Według informacji TVN24, Tomasz Cimoszewicz ma wystartować z ostatniego miejsca listy PO na Podlasiu. Listę otwierać ma Robert Tyszkiewicz, szef lokalnych struktur i szef kampanii prezydenckiej Bronisława Komorowskiego.
O tym, że Tomasz Cimoszewicz rozważa start w wyborach, dziennik.pl napisał jako pierwszy. Wtedy jednak syn byłego premiera i byłego szefa MSZ zastanawiał się nad kandydowanie na senatora.
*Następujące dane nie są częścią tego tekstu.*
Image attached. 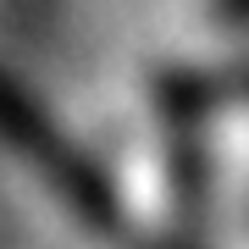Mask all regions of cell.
Wrapping results in <instances>:
<instances>
[{
    "mask_svg": "<svg viewBox=\"0 0 249 249\" xmlns=\"http://www.w3.org/2000/svg\"><path fill=\"white\" fill-rule=\"evenodd\" d=\"M216 17L232 22V28H244L249 22V0H216Z\"/></svg>",
    "mask_w": 249,
    "mask_h": 249,
    "instance_id": "2",
    "label": "cell"
},
{
    "mask_svg": "<svg viewBox=\"0 0 249 249\" xmlns=\"http://www.w3.org/2000/svg\"><path fill=\"white\" fill-rule=\"evenodd\" d=\"M222 83H227L222 94H232V100H249V67H238V72H227Z\"/></svg>",
    "mask_w": 249,
    "mask_h": 249,
    "instance_id": "3",
    "label": "cell"
},
{
    "mask_svg": "<svg viewBox=\"0 0 249 249\" xmlns=\"http://www.w3.org/2000/svg\"><path fill=\"white\" fill-rule=\"evenodd\" d=\"M0 127H6V139L17 144V150H28L39 160V166L50 172V183L61 188V194L78 205V211H89V216H100L106 211V194H100V183H94V172L83 166L72 150H61V144L50 139V127L39 122V111L28 106L22 94H11L6 83H0Z\"/></svg>",
    "mask_w": 249,
    "mask_h": 249,
    "instance_id": "1",
    "label": "cell"
}]
</instances>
Mam nieskromne uczucie, że wiele doświadczeń w sferze gospodarczej jak infrastruktura, które nabyłem bądź zaobserwowałem, mógłbym starać się wcielać u nas w kraju - mówił nam wówczas młody Cimoszewicz.
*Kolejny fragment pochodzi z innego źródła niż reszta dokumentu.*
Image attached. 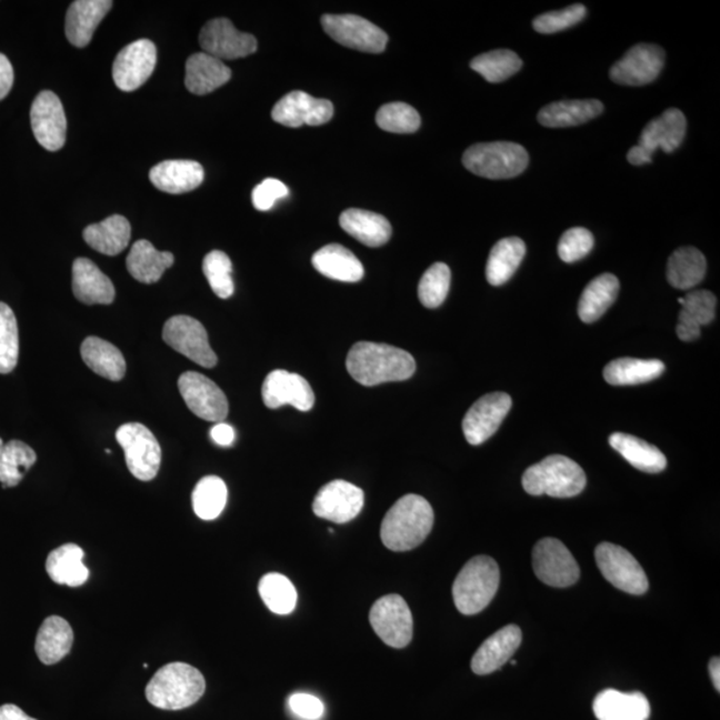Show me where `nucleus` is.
I'll list each match as a JSON object with an SVG mask.
<instances>
[{
  "instance_id": "1",
  "label": "nucleus",
  "mask_w": 720,
  "mask_h": 720,
  "mask_svg": "<svg viewBox=\"0 0 720 720\" xmlns=\"http://www.w3.org/2000/svg\"><path fill=\"white\" fill-rule=\"evenodd\" d=\"M347 371L358 383L372 387L390 382H403L417 370L410 352L384 343L359 342L346 360Z\"/></svg>"
},
{
  "instance_id": "2",
  "label": "nucleus",
  "mask_w": 720,
  "mask_h": 720,
  "mask_svg": "<svg viewBox=\"0 0 720 720\" xmlns=\"http://www.w3.org/2000/svg\"><path fill=\"white\" fill-rule=\"evenodd\" d=\"M432 526L431 504L423 497L410 493L400 498L386 513L380 526V539L391 551H410L424 542Z\"/></svg>"
},
{
  "instance_id": "3",
  "label": "nucleus",
  "mask_w": 720,
  "mask_h": 720,
  "mask_svg": "<svg viewBox=\"0 0 720 720\" xmlns=\"http://www.w3.org/2000/svg\"><path fill=\"white\" fill-rule=\"evenodd\" d=\"M206 691V680L196 667L173 662L156 672L146 687V698L160 710L177 711L196 704Z\"/></svg>"
},
{
  "instance_id": "4",
  "label": "nucleus",
  "mask_w": 720,
  "mask_h": 720,
  "mask_svg": "<svg viewBox=\"0 0 720 720\" xmlns=\"http://www.w3.org/2000/svg\"><path fill=\"white\" fill-rule=\"evenodd\" d=\"M586 473L577 462L563 456H550L529 467L522 477V484L530 496L572 498L584 490Z\"/></svg>"
},
{
  "instance_id": "5",
  "label": "nucleus",
  "mask_w": 720,
  "mask_h": 720,
  "mask_svg": "<svg viewBox=\"0 0 720 720\" xmlns=\"http://www.w3.org/2000/svg\"><path fill=\"white\" fill-rule=\"evenodd\" d=\"M499 583L500 571L496 560L486 556L472 558L453 582V603L463 616H476L491 603Z\"/></svg>"
},
{
  "instance_id": "6",
  "label": "nucleus",
  "mask_w": 720,
  "mask_h": 720,
  "mask_svg": "<svg viewBox=\"0 0 720 720\" xmlns=\"http://www.w3.org/2000/svg\"><path fill=\"white\" fill-rule=\"evenodd\" d=\"M467 170L486 179H511L529 166V152L512 142L478 143L463 153Z\"/></svg>"
},
{
  "instance_id": "7",
  "label": "nucleus",
  "mask_w": 720,
  "mask_h": 720,
  "mask_svg": "<svg viewBox=\"0 0 720 720\" xmlns=\"http://www.w3.org/2000/svg\"><path fill=\"white\" fill-rule=\"evenodd\" d=\"M117 440L132 476L143 482L156 479L162 463V450L153 433L143 424L126 423L119 427Z\"/></svg>"
},
{
  "instance_id": "8",
  "label": "nucleus",
  "mask_w": 720,
  "mask_h": 720,
  "mask_svg": "<svg viewBox=\"0 0 720 720\" xmlns=\"http://www.w3.org/2000/svg\"><path fill=\"white\" fill-rule=\"evenodd\" d=\"M598 569L617 589L631 596H643L649 590V579L638 560L623 547L600 543L596 549Z\"/></svg>"
},
{
  "instance_id": "9",
  "label": "nucleus",
  "mask_w": 720,
  "mask_h": 720,
  "mask_svg": "<svg viewBox=\"0 0 720 720\" xmlns=\"http://www.w3.org/2000/svg\"><path fill=\"white\" fill-rule=\"evenodd\" d=\"M370 623L377 636L393 649H404L411 642L412 613L406 600L397 593L382 597L373 603Z\"/></svg>"
},
{
  "instance_id": "10",
  "label": "nucleus",
  "mask_w": 720,
  "mask_h": 720,
  "mask_svg": "<svg viewBox=\"0 0 720 720\" xmlns=\"http://www.w3.org/2000/svg\"><path fill=\"white\" fill-rule=\"evenodd\" d=\"M323 30L339 44L362 52L380 53L389 43L387 33L362 17L324 16L320 19Z\"/></svg>"
},
{
  "instance_id": "11",
  "label": "nucleus",
  "mask_w": 720,
  "mask_h": 720,
  "mask_svg": "<svg viewBox=\"0 0 720 720\" xmlns=\"http://www.w3.org/2000/svg\"><path fill=\"white\" fill-rule=\"evenodd\" d=\"M163 340L171 349L206 369H212L218 363L217 353L209 343V336L197 319L187 316L170 318L163 327Z\"/></svg>"
},
{
  "instance_id": "12",
  "label": "nucleus",
  "mask_w": 720,
  "mask_h": 720,
  "mask_svg": "<svg viewBox=\"0 0 720 720\" xmlns=\"http://www.w3.org/2000/svg\"><path fill=\"white\" fill-rule=\"evenodd\" d=\"M532 569L543 583L551 587H570L578 582L580 570L576 558L558 539H540L532 551Z\"/></svg>"
},
{
  "instance_id": "13",
  "label": "nucleus",
  "mask_w": 720,
  "mask_h": 720,
  "mask_svg": "<svg viewBox=\"0 0 720 720\" xmlns=\"http://www.w3.org/2000/svg\"><path fill=\"white\" fill-rule=\"evenodd\" d=\"M180 396L200 419L220 423L229 416V400L211 379L199 372H184L178 380Z\"/></svg>"
},
{
  "instance_id": "14",
  "label": "nucleus",
  "mask_w": 720,
  "mask_h": 720,
  "mask_svg": "<svg viewBox=\"0 0 720 720\" xmlns=\"http://www.w3.org/2000/svg\"><path fill=\"white\" fill-rule=\"evenodd\" d=\"M157 66V47L149 39L126 46L112 64V78L119 90L131 92L142 87Z\"/></svg>"
},
{
  "instance_id": "15",
  "label": "nucleus",
  "mask_w": 720,
  "mask_h": 720,
  "mask_svg": "<svg viewBox=\"0 0 720 720\" xmlns=\"http://www.w3.org/2000/svg\"><path fill=\"white\" fill-rule=\"evenodd\" d=\"M666 53L657 44L640 43L631 47L611 67L610 77L613 82L623 86H646L652 83L662 72Z\"/></svg>"
},
{
  "instance_id": "16",
  "label": "nucleus",
  "mask_w": 720,
  "mask_h": 720,
  "mask_svg": "<svg viewBox=\"0 0 720 720\" xmlns=\"http://www.w3.org/2000/svg\"><path fill=\"white\" fill-rule=\"evenodd\" d=\"M199 43L209 56L222 59H239L251 56L258 49L256 37L240 32L231 20L218 18L206 23L200 31Z\"/></svg>"
},
{
  "instance_id": "17",
  "label": "nucleus",
  "mask_w": 720,
  "mask_h": 720,
  "mask_svg": "<svg viewBox=\"0 0 720 720\" xmlns=\"http://www.w3.org/2000/svg\"><path fill=\"white\" fill-rule=\"evenodd\" d=\"M512 399L506 392L487 393L477 400L463 419L467 442L479 446L490 439L511 410Z\"/></svg>"
},
{
  "instance_id": "18",
  "label": "nucleus",
  "mask_w": 720,
  "mask_h": 720,
  "mask_svg": "<svg viewBox=\"0 0 720 720\" xmlns=\"http://www.w3.org/2000/svg\"><path fill=\"white\" fill-rule=\"evenodd\" d=\"M364 504V493L346 480H332L317 493L312 510L317 517L343 524L356 519Z\"/></svg>"
},
{
  "instance_id": "19",
  "label": "nucleus",
  "mask_w": 720,
  "mask_h": 720,
  "mask_svg": "<svg viewBox=\"0 0 720 720\" xmlns=\"http://www.w3.org/2000/svg\"><path fill=\"white\" fill-rule=\"evenodd\" d=\"M31 127L38 143L49 151H58L66 143L67 119L57 93L42 91L31 106Z\"/></svg>"
},
{
  "instance_id": "20",
  "label": "nucleus",
  "mask_w": 720,
  "mask_h": 720,
  "mask_svg": "<svg viewBox=\"0 0 720 720\" xmlns=\"http://www.w3.org/2000/svg\"><path fill=\"white\" fill-rule=\"evenodd\" d=\"M271 117L277 123L292 127L322 126L333 117L330 100L318 99L303 91H291L273 107Z\"/></svg>"
},
{
  "instance_id": "21",
  "label": "nucleus",
  "mask_w": 720,
  "mask_h": 720,
  "mask_svg": "<svg viewBox=\"0 0 720 720\" xmlns=\"http://www.w3.org/2000/svg\"><path fill=\"white\" fill-rule=\"evenodd\" d=\"M263 402L269 409L291 404L299 411H310L316 403L311 386L303 377L286 370H276L264 379Z\"/></svg>"
},
{
  "instance_id": "22",
  "label": "nucleus",
  "mask_w": 720,
  "mask_h": 720,
  "mask_svg": "<svg viewBox=\"0 0 720 720\" xmlns=\"http://www.w3.org/2000/svg\"><path fill=\"white\" fill-rule=\"evenodd\" d=\"M522 643V631L516 624L500 629L479 647L471 660V669L477 676H489L509 662Z\"/></svg>"
},
{
  "instance_id": "23",
  "label": "nucleus",
  "mask_w": 720,
  "mask_h": 720,
  "mask_svg": "<svg viewBox=\"0 0 720 720\" xmlns=\"http://www.w3.org/2000/svg\"><path fill=\"white\" fill-rule=\"evenodd\" d=\"M686 130L684 113L678 109H669L644 127L638 146L651 157L658 149L671 153L683 143Z\"/></svg>"
},
{
  "instance_id": "24",
  "label": "nucleus",
  "mask_w": 720,
  "mask_h": 720,
  "mask_svg": "<svg viewBox=\"0 0 720 720\" xmlns=\"http://www.w3.org/2000/svg\"><path fill=\"white\" fill-rule=\"evenodd\" d=\"M111 0H77L66 16V37L72 46L83 49L92 40L93 32L112 9Z\"/></svg>"
},
{
  "instance_id": "25",
  "label": "nucleus",
  "mask_w": 720,
  "mask_h": 720,
  "mask_svg": "<svg viewBox=\"0 0 720 720\" xmlns=\"http://www.w3.org/2000/svg\"><path fill=\"white\" fill-rule=\"evenodd\" d=\"M72 291L84 304H111L116 300L110 278L87 258H78L72 264Z\"/></svg>"
},
{
  "instance_id": "26",
  "label": "nucleus",
  "mask_w": 720,
  "mask_h": 720,
  "mask_svg": "<svg viewBox=\"0 0 720 720\" xmlns=\"http://www.w3.org/2000/svg\"><path fill=\"white\" fill-rule=\"evenodd\" d=\"M592 709L598 720H647L651 713L649 699L642 692L612 689L599 692Z\"/></svg>"
},
{
  "instance_id": "27",
  "label": "nucleus",
  "mask_w": 720,
  "mask_h": 720,
  "mask_svg": "<svg viewBox=\"0 0 720 720\" xmlns=\"http://www.w3.org/2000/svg\"><path fill=\"white\" fill-rule=\"evenodd\" d=\"M203 179L202 164L193 160H164L150 171L151 183L167 193L190 192L198 189Z\"/></svg>"
},
{
  "instance_id": "28",
  "label": "nucleus",
  "mask_w": 720,
  "mask_h": 720,
  "mask_svg": "<svg viewBox=\"0 0 720 720\" xmlns=\"http://www.w3.org/2000/svg\"><path fill=\"white\" fill-rule=\"evenodd\" d=\"M682 304L679 312L677 333L683 342H692L700 337V327L709 324L716 318L717 298L711 291L696 290L679 298Z\"/></svg>"
},
{
  "instance_id": "29",
  "label": "nucleus",
  "mask_w": 720,
  "mask_h": 720,
  "mask_svg": "<svg viewBox=\"0 0 720 720\" xmlns=\"http://www.w3.org/2000/svg\"><path fill=\"white\" fill-rule=\"evenodd\" d=\"M231 76L222 60L198 52L187 59L184 84L196 96H207L229 82Z\"/></svg>"
},
{
  "instance_id": "30",
  "label": "nucleus",
  "mask_w": 720,
  "mask_h": 720,
  "mask_svg": "<svg viewBox=\"0 0 720 720\" xmlns=\"http://www.w3.org/2000/svg\"><path fill=\"white\" fill-rule=\"evenodd\" d=\"M604 107L597 99L560 100L547 104L538 113V122L550 129L580 126L596 119Z\"/></svg>"
},
{
  "instance_id": "31",
  "label": "nucleus",
  "mask_w": 720,
  "mask_h": 720,
  "mask_svg": "<svg viewBox=\"0 0 720 720\" xmlns=\"http://www.w3.org/2000/svg\"><path fill=\"white\" fill-rule=\"evenodd\" d=\"M312 266L322 276L344 283H357L364 277L362 262L340 244L324 246L313 253Z\"/></svg>"
},
{
  "instance_id": "32",
  "label": "nucleus",
  "mask_w": 720,
  "mask_h": 720,
  "mask_svg": "<svg viewBox=\"0 0 720 720\" xmlns=\"http://www.w3.org/2000/svg\"><path fill=\"white\" fill-rule=\"evenodd\" d=\"M173 262H176V258L171 252L158 251L146 239H140L133 243L129 257L126 259L127 270H129L130 276L144 284L157 283Z\"/></svg>"
},
{
  "instance_id": "33",
  "label": "nucleus",
  "mask_w": 720,
  "mask_h": 720,
  "mask_svg": "<svg viewBox=\"0 0 720 720\" xmlns=\"http://www.w3.org/2000/svg\"><path fill=\"white\" fill-rule=\"evenodd\" d=\"M339 224L358 242L369 247H380L389 242L392 236V227L383 216L379 213L349 209L339 218Z\"/></svg>"
},
{
  "instance_id": "34",
  "label": "nucleus",
  "mask_w": 720,
  "mask_h": 720,
  "mask_svg": "<svg viewBox=\"0 0 720 720\" xmlns=\"http://www.w3.org/2000/svg\"><path fill=\"white\" fill-rule=\"evenodd\" d=\"M72 642L73 632L66 619L57 616L46 618L37 636V656L44 664H56L69 656Z\"/></svg>"
},
{
  "instance_id": "35",
  "label": "nucleus",
  "mask_w": 720,
  "mask_h": 720,
  "mask_svg": "<svg viewBox=\"0 0 720 720\" xmlns=\"http://www.w3.org/2000/svg\"><path fill=\"white\" fill-rule=\"evenodd\" d=\"M84 551L79 546L67 543L50 552L46 571L53 582L79 587L87 582L90 571L83 563Z\"/></svg>"
},
{
  "instance_id": "36",
  "label": "nucleus",
  "mask_w": 720,
  "mask_h": 720,
  "mask_svg": "<svg viewBox=\"0 0 720 720\" xmlns=\"http://www.w3.org/2000/svg\"><path fill=\"white\" fill-rule=\"evenodd\" d=\"M83 238L91 249L116 257L129 246L131 224L122 216H112L103 222L86 227Z\"/></svg>"
},
{
  "instance_id": "37",
  "label": "nucleus",
  "mask_w": 720,
  "mask_h": 720,
  "mask_svg": "<svg viewBox=\"0 0 720 720\" xmlns=\"http://www.w3.org/2000/svg\"><path fill=\"white\" fill-rule=\"evenodd\" d=\"M619 280L612 273L606 272L592 279L579 299L578 313L584 323L597 322L616 302L619 293Z\"/></svg>"
},
{
  "instance_id": "38",
  "label": "nucleus",
  "mask_w": 720,
  "mask_h": 720,
  "mask_svg": "<svg viewBox=\"0 0 720 720\" xmlns=\"http://www.w3.org/2000/svg\"><path fill=\"white\" fill-rule=\"evenodd\" d=\"M80 353L84 363L98 376L118 382L126 376V360L118 347L98 337L84 339Z\"/></svg>"
},
{
  "instance_id": "39",
  "label": "nucleus",
  "mask_w": 720,
  "mask_h": 720,
  "mask_svg": "<svg viewBox=\"0 0 720 720\" xmlns=\"http://www.w3.org/2000/svg\"><path fill=\"white\" fill-rule=\"evenodd\" d=\"M609 443L627 462L640 471L658 473L666 469L667 459L663 452L658 447L644 442L643 439L616 432L609 438Z\"/></svg>"
},
{
  "instance_id": "40",
  "label": "nucleus",
  "mask_w": 720,
  "mask_h": 720,
  "mask_svg": "<svg viewBox=\"0 0 720 720\" xmlns=\"http://www.w3.org/2000/svg\"><path fill=\"white\" fill-rule=\"evenodd\" d=\"M664 369L658 359L619 358L604 367L603 376L612 386H636L659 378Z\"/></svg>"
},
{
  "instance_id": "41",
  "label": "nucleus",
  "mask_w": 720,
  "mask_h": 720,
  "mask_svg": "<svg viewBox=\"0 0 720 720\" xmlns=\"http://www.w3.org/2000/svg\"><path fill=\"white\" fill-rule=\"evenodd\" d=\"M526 256V244L517 237L504 238L492 247L486 277L491 286H502L513 277Z\"/></svg>"
},
{
  "instance_id": "42",
  "label": "nucleus",
  "mask_w": 720,
  "mask_h": 720,
  "mask_svg": "<svg viewBox=\"0 0 720 720\" xmlns=\"http://www.w3.org/2000/svg\"><path fill=\"white\" fill-rule=\"evenodd\" d=\"M707 262L696 247H680L669 259L667 279L678 290H691L706 276Z\"/></svg>"
},
{
  "instance_id": "43",
  "label": "nucleus",
  "mask_w": 720,
  "mask_h": 720,
  "mask_svg": "<svg viewBox=\"0 0 720 720\" xmlns=\"http://www.w3.org/2000/svg\"><path fill=\"white\" fill-rule=\"evenodd\" d=\"M36 462L37 453L29 444L10 440L0 451V483L4 489L18 486Z\"/></svg>"
},
{
  "instance_id": "44",
  "label": "nucleus",
  "mask_w": 720,
  "mask_h": 720,
  "mask_svg": "<svg viewBox=\"0 0 720 720\" xmlns=\"http://www.w3.org/2000/svg\"><path fill=\"white\" fill-rule=\"evenodd\" d=\"M259 593L264 604L278 616H289L296 610L298 593L291 580L282 573H267L259 582Z\"/></svg>"
},
{
  "instance_id": "45",
  "label": "nucleus",
  "mask_w": 720,
  "mask_h": 720,
  "mask_svg": "<svg viewBox=\"0 0 720 720\" xmlns=\"http://www.w3.org/2000/svg\"><path fill=\"white\" fill-rule=\"evenodd\" d=\"M523 62L518 53L511 50H496L482 53L471 60L470 67L482 76L487 82L500 83L516 76Z\"/></svg>"
},
{
  "instance_id": "46",
  "label": "nucleus",
  "mask_w": 720,
  "mask_h": 720,
  "mask_svg": "<svg viewBox=\"0 0 720 720\" xmlns=\"http://www.w3.org/2000/svg\"><path fill=\"white\" fill-rule=\"evenodd\" d=\"M227 496V486L219 477H204L200 479L192 492V507L197 517L203 520L217 519L223 512Z\"/></svg>"
},
{
  "instance_id": "47",
  "label": "nucleus",
  "mask_w": 720,
  "mask_h": 720,
  "mask_svg": "<svg viewBox=\"0 0 720 720\" xmlns=\"http://www.w3.org/2000/svg\"><path fill=\"white\" fill-rule=\"evenodd\" d=\"M451 283V270L446 263H436L423 273L418 287L420 303L427 309H437L442 306L449 296Z\"/></svg>"
},
{
  "instance_id": "48",
  "label": "nucleus",
  "mask_w": 720,
  "mask_h": 720,
  "mask_svg": "<svg viewBox=\"0 0 720 720\" xmlns=\"http://www.w3.org/2000/svg\"><path fill=\"white\" fill-rule=\"evenodd\" d=\"M19 358V332L16 313L0 302V373L16 369Z\"/></svg>"
},
{
  "instance_id": "49",
  "label": "nucleus",
  "mask_w": 720,
  "mask_h": 720,
  "mask_svg": "<svg viewBox=\"0 0 720 720\" xmlns=\"http://www.w3.org/2000/svg\"><path fill=\"white\" fill-rule=\"evenodd\" d=\"M380 129L396 133H412L419 130L420 116L413 107L402 102L380 107L377 113Z\"/></svg>"
},
{
  "instance_id": "50",
  "label": "nucleus",
  "mask_w": 720,
  "mask_h": 720,
  "mask_svg": "<svg viewBox=\"0 0 720 720\" xmlns=\"http://www.w3.org/2000/svg\"><path fill=\"white\" fill-rule=\"evenodd\" d=\"M203 272L216 296L229 299L233 293L232 263L223 251H211L203 260Z\"/></svg>"
},
{
  "instance_id": "51",
  "label": "nucleus",
  "mask_w": 720,
  "mask_h": 720,
  "mask_svg": "<svg viewBox=\"0 0 720 720\" xmlns=\"http://www.w3.org/2000/svg\"><path fill=\"white\" fill-rule=\"evenodd\" d=\"M583 4H572L564 10L542 13L533 20V29L540 33H556L582 22L586 18Z\"/></svg>"
},
{
  "instance_id": "52",
  "label": "nucleus",
  "mask_w": 720,
  "mask_h": 720,
  "mask_svg": "<svg viewBox=\"0 0 720 720\" xmlns=\"http://www.w3.org/2000/svg\"><path fill=\"white\" fill-rule=\"evenodd\" d=\"M593 247V236L583 227H573L567 230L559 240V258L566 263L578 262L589 256Z\"/></svg>"
},
{
  "instance_id": "53",
  "label": "nucleus",
  "mask_w": 720,
  "mask_h": 720,
  "mask_svg": "<svg viewBox=\"0 0 720 720\" xmlns=\"http://www.w3.org/2000/svg\"><path fill=\"white\" fill-rule=\"evenodd\" d=\"M289 196V187L278 179H266L252 191V203L259 211H269L278 200Z\"/></svg>"
},
{
  "instance_id": "54",
  "label": "nucleus",
  "mask_w": 720,
  "mask_h": 720,
  "mask_svg": "<svg viewBox=\"0 0 720 720\" xmlns=\"http://www.w3.org/2000/svg\"><path fill=\"white\" fill-rule=\"evenodd\" d=\"M289 706L297 717L306 720H318L322 718L324 713L322 700L311 696V693H292L289 699Z\"/></svg>"
},
{
  "instance_id": "55",
  "label": "nucleus",
  "mask_w": 720,
  "mask_h": 720,
  "mask_svg": "<svg viewBox=\"0 0 720 720\" xmlns=\"http://www.w3.org/2000/svg\"><path fill=\"white\" fill-rule=\"evenodd\" d=\"M13 84L12 64L3 53H0V100L9 96Z\"/></svg>"
},
{
  "instance_id": "56",
  "label": "nucleus",
  "mask_w": 720,
  "mask_h": 720,
  "mask_svg": "<svg viewBox=\"0 0 720 720\" xmlns=\"http://www.w3.org/2000/svg\"><path fill=\"white\" fill-rule=\"evenodd\" d=\"M210 437L218 446L229 447L236 440V430L232 426L220 422L212 427Z\"/></svg>"
},
{
  "instance_id": "57",
  "label": "nucleus",
  "mask_w": 720,
  "mask_h": 720,
  "mask_svg": "<svg viewBox=\"0 0 720 720\" xmlns=\"http://www.w3.org/2000/svg\"><path fill=\"white\" fill-rule=\"evenodd\" d=\"M0 720H37L33 719L16 704L0 706Z\"/></svg>"
},
{
  "instance_id": "58",
  "label": "nucleus",
  "mask_w": 720,
  "mask_h": 720,
  "mask_svg": "<svg viewBox=\"0 0 720 720\" xmlns=\"http://www.w3.org/2000/svg\"><path fill=\"white\" fill-rule=\"evenodd\" d=\"M627 160H629V162L633 166H642L644 163H651L652 157L643 149H640L639 146H633L632 149L627 152Z\"/></svg>"
},
{
  "instance_id": "59",
  "label": "nucleus",
  "mask_w": 720,
  "mask_h": 720,
  "mask_svg": "<svg viewBox=\"0 0 720 720\" xmlns=\"http://www.w3.org/2000/svg\"><path fill=\"white\" fill-rule=\"evenodd\" d=\"M710 676L712 679L713 686H716V689L719 691L720 690V662L719 658H712L710 666Z\"/></svg>"
},
{
  "instance_id": "60",
  "label": "nucleus",
  "mask_w": 720,
  "mask_h": 720,
  "mask_svg": "<svg viewBox=\"0 0 720 720\" xmlns=\"http://www.w3.org/2000/svg\"><path fill=\"white\" fill-rule=\"evenodd\" d=\"M3 446H4L3 440H2V438H0V451H2Z\"/></svg>"
}]
</instances>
Na jego deklarację zareagował jego ojciec. Włodzimierz Cimoszewicz uznał w programie TVN24, że jego syn nie powinien zaczynać kariery politycznej, ponieważ nie ma w swoim życiorysie niczego, co mógłby przedstawić jako własny dorobek.
Bardzo bym nie chciał, żeby zaczynał karierę wykorzystując nasze wspólne nazwisko - mówił Cimoszewicz.